Binary flags help models capture threshold-based risk patterns.
These features encode domain knowledge explicitly.


In [7]:
for df in [train_df, test_df]:
    df["HIGH_CREDIT_INCOME"] = (df["CREDIT_INCOME_RATIO"] > 0.5).astype(int)
    df["LOW_EMPLOYMENT"] = (df["EMPLOYMENT_YEARS"] < 1).astype(int)
    df["HIGH_ANNUITY_BURDEN"] = (df["ANNUITY_INCOME_RATIO"] > 0.3).astype(int)


## Handling Infinite and Invalid Values

Some ratio features may produce infinite or invalid values.
These must be handled before modeling.


In [8]:
train_df.replace([np.inf, -np.inf], np.nan, inplace=True)
test_df.replace([np.inf, -np.inf], np.nan, inplace=True)

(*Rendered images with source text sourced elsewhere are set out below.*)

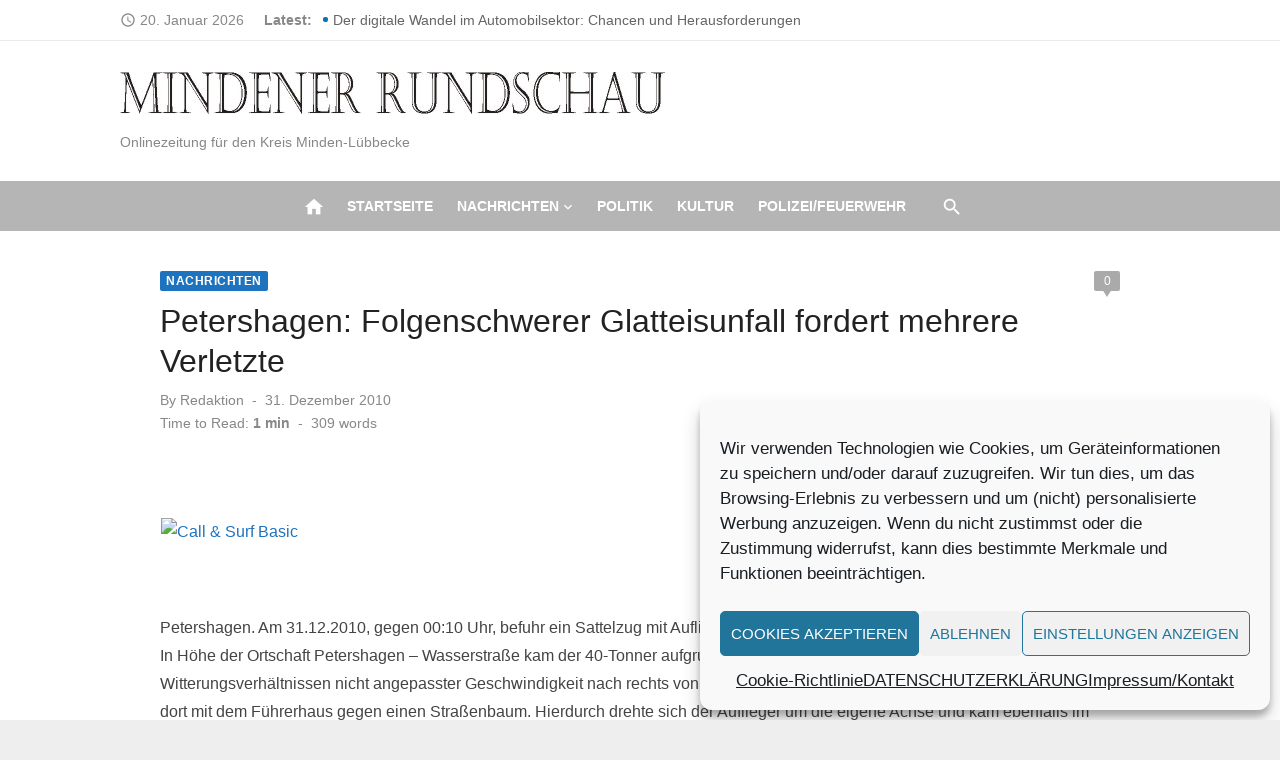

--- FILE ---
content_type: text/javascript
request_url: https://mindener-rundschau.de/wp-content/themes/short-news-pro/assets/js/main.js?ver=20201118
body_size: 1671
content:
/**
 * File main.js
 *
 */

/* Mobile Navigation */
( function( $ ) {

	var body, menuToggle, mobileHeader, mobileNavigation;

	function initMainNavigation( container ) {

		// Add dropdown toggle that displays child menu items.
		var dropdownToggle = $( '<button />', {
			'class': 'dropdown-toggle',
			'aria-expanded': false
		} );

		container.find( '.menu-item-has-children > a' ).after( dropdownToggle );

		// Toggle buttons and submenu items with active children menu items.
		container.find( '.current-menu-ancestor > button' ).addClass( 'toggled-on' );
		container.find( '.current-menu-ancestor > .sub-menu' ).addClass( 'toggled-on' );

		// Add menu items with submenus to aria-haspopup="true".
		container.find( '.menu-item-has-children' ).attr( 'aria-haspopup', 'true' );

		container.find( '.dropdown-toggle' ).click( function( e ) {
			var _this            = $( this ),
				screenReaderSpan = _this.find( '.screen-reader-text' );

			e.preventDefault();
			_this.toggleClass( 'toggled-on' );
			_this.next( '.children, .sub-menu' ).toggleClass( 'toggled-on' );

			// jscs:disable
			_this.attr( 'aria-expanded', _this.attr( 'aria-expanded' ) === 'false' ? 'true' : 'false' );
			// jscs:enable

		} );
	}
	initMainNavigation( $( '.mobile-navigation' ) );

	body				= $( 'body' );
	menuToggle			= $( '#menu-toggle' );
	mobileHeader		= $( '#mobile-header' );
	mobileNavigation	= $( '#mobile-navigation' );

	// Enable menuToggle.
	( function() {

		// Return early if menuToggle is missing.
		if ( ! menuToggle.length ) {
			return;
		}

		// Add an initial values for the attribute.
		menuToggle.add( mobileNavigation ).attr( 'aria-expanded', 'false' );

		menuToggle.on( 'click.type', function() {

			if( ! mobileNavigation.hasClass('active') ) {
			mobileNavigation.slideDown(400);
			mobileNavigation.addClass('active');
			} else if( mobileNavigation.hasClass('active') ) {
			mobileNavigation.removeClass('active');
			mobileNavigation.slideUp(400);
			}

			body.toggleClass( 'mobile-nav-open' );

			// jscs:disable
			$( this ).add( mobileNavigation ).attr( 'aria-expanded', $( this ).add( mobileNavigation ).attr( 'aria-expanded' ) === 'false' ? 'true' : 'false' );
			// jscs:enable
		} );
	} )();

	// Fix sub-menus for touch devices and better focus for hidden submenu items for accessibility.
	( function() {
		if ( ! mobileNavigation.length || ! mobileNavigation.children().length ) {
			return;
		}

		// Toggle `focus` class to allow submenu access on tablets.
		function toggleFocusClassTouchScreen() {
			if ( window.innerWidth >= 960 ) {
				$( document.body ).on( 'touchstart.type', function( e ) {
					if ( ! $( e.target ).closest( '.mobile-navigation li' ).length ) {
						$( '.mobile-navigation li' ).removeClass( 'focus' );
					}
				} );
				mobileNavigation.find( '.menu-item-has-children > a' ).on( 'touchstart.type', function( e ) {
					var el = $( this ).parent( 'li' );

					if ( ! el.hasClass( 'focus' ) ) {
						e.preventDefault();
						el.toggleClass( 'focus' );
						el.siblings( '.focus' ).removeClass( 'focus' );
					}
				} );
			} else {
				mobileNavigation.find( '.menu-item-has-children > a' ).unbind( 'touchstart.type' );
			}
		}

		if ( 'ontouchstart' in window ) {
			$( window ).on( 'resize.type', toggleFocusClassTouchScreen );
			toggleFocusClassTouchScreen();
		}

		mobileNavigation.find( 'a' ).on( 'focus.type blur.type', function() {
			$( this ).parents( '.menu-item' ).toggleClass( 'focus' );
		} );
	} )();

	// Add the default ARIA attributes for the menu toggle and the navigations.
	function onResizeARIA() {
		if ( window.innerWidth < 960 ) {
			if ( menuToggle.hasClass( 'toggled-on' ) ) {
				menuToggle.attr( 'aria-expanded', 'true' );
			} else {
				menuToggle.attr( 'aria-expanded', 'false' );
			}

			if ( mobileHeader.hasClass( 'active' ) ) {
				mobileNavigation.attr( 'aria-expanded', 'true' );
			} else {
				mobileNavigation.attr( 'aria-expanded', 'false' );
			}

			menuToggle.attr( 'aria-controls', 'site-navigation' );
		} else {
			menuToggle.removeAttr( 'aria-expanded' );
			mobileNavigation.removeAttr( 'aria-expanded' );
			menuToggle.removeAttr( 'aria-controls' );
		}
	}

} )( jQuery );


/**
 * Sticky Header
 */
( function( $ ) {

	var handleMatchMedia, mq, headerSticky;

	handleMatchMedia = function(e) {
		if (e.matches) {
			/* the viewport is 959 pixels wide or less */
			headerSticky = $('.mobile-sticky-header');
		} else {
			/* the viewport is more than than 959 pixels wide */
			headerSticky = $('.sticky-header');
		}
	}
	mq = window.matchMedia("(max-width: 959px)");

	handleMatchMedia(mq);
	mq.addListener(handleMatchMedia);

	// Return early if headerSticky is missing.
	if ( ! headerSticky.length ) {
		return;
	}

	var didScroll    = false;
	var headerHeight = parseInt( $( '.site-header' ).outerHeight() );
	var adminBar     = $('#wpadminbar');

	// Detect scroll event
	$( window ).on( 'scroll', function () {
		didScroll = true;
	});

	// Used for throttling to improve performance
	setInterval( function () {
		if ( didScroll ) {
			didScroll = false;

			if ( $(window).scrollTop() > headerHeight ) {
				headerSticky.addClass( 'fixed' );
				var stickyheaderHeight = parseInt( $( '.sticky-header.fixed' ).outerHeight() );
				$('body').css( 'padding-top', stickyheaderHeight );
				if ( window.matchMedia('(max-width: 600px)').matches ) {
					headerSticky.css('top', 0);
				}
			} else {
				headerSticky.removeClass( 'fixed' );
				$('body').css( 'padding-top', '');
				headerSticky.css('top', '');
			}
		}
	}, 100);

} )( jQuery );


/* Search Icon Toggle effect */
jQuery(document).ready(function() {
	jQuery('.search-popup-button').click(function(){
		jQuery('.search-popup').toggleClass('active');
	});
});


/* Scroll Up */
jQuery(document).ready(function() {
	jQuery("#scroll-up").hide();
	jQuery(function () {
		jQuery(window).scroll(function () {
			if (jQuery(this).scrollTop() > 800) {
				jQuery('#scroll-up').fadeIn();
			} else {
				jQuery('#scroll-up').fadeOut();
			}
		});
		jQuery('a#scroll-up').click(function () {
			jQuery('body,html').animate({
				scrollTop: 0
			}, 600);
			return false;
		});
	});
});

num_cols = train_df.select_dtypes(include=["int64", "float64"]).columns
num_cols = num_cols.drop("TARGET")

train_df[num_cols] = train_df[num_cols].fillna(train_df[num_cols].median())
test_df[num_cols]  = test_df[num_cols].fillna(train_df[num_cols].median())


## Feature Engineering Summary

New features created include:
- Financial burden ratios
- Employment stability indicators
- Income normalization features
- Binary risk flags based on domain knowledge

These engineered features are designed to:
- Improve model interpretability
- Capture real-world risk behavior
- Enhance predictive performance


## Save Feature-Engineered Dataset

The transformed dataset is saved for model training and evaluation.


In [None]:
train_df.to_csv("../data/processed/train_fe.csv", index=False)
test_df.to_csv("../data/processed/test_fe.csv", index=False)


## Summary of Step 2

In this notebook, we:
- Designed business-driven features
- Created ratio-based financial indicators
- Added employment and family-related features
- Incorporated domain-specific risk flags
- Ensured numerical stability
- Saved the final feature-engineered dataset

The dataset is now ready for model training and evaluation.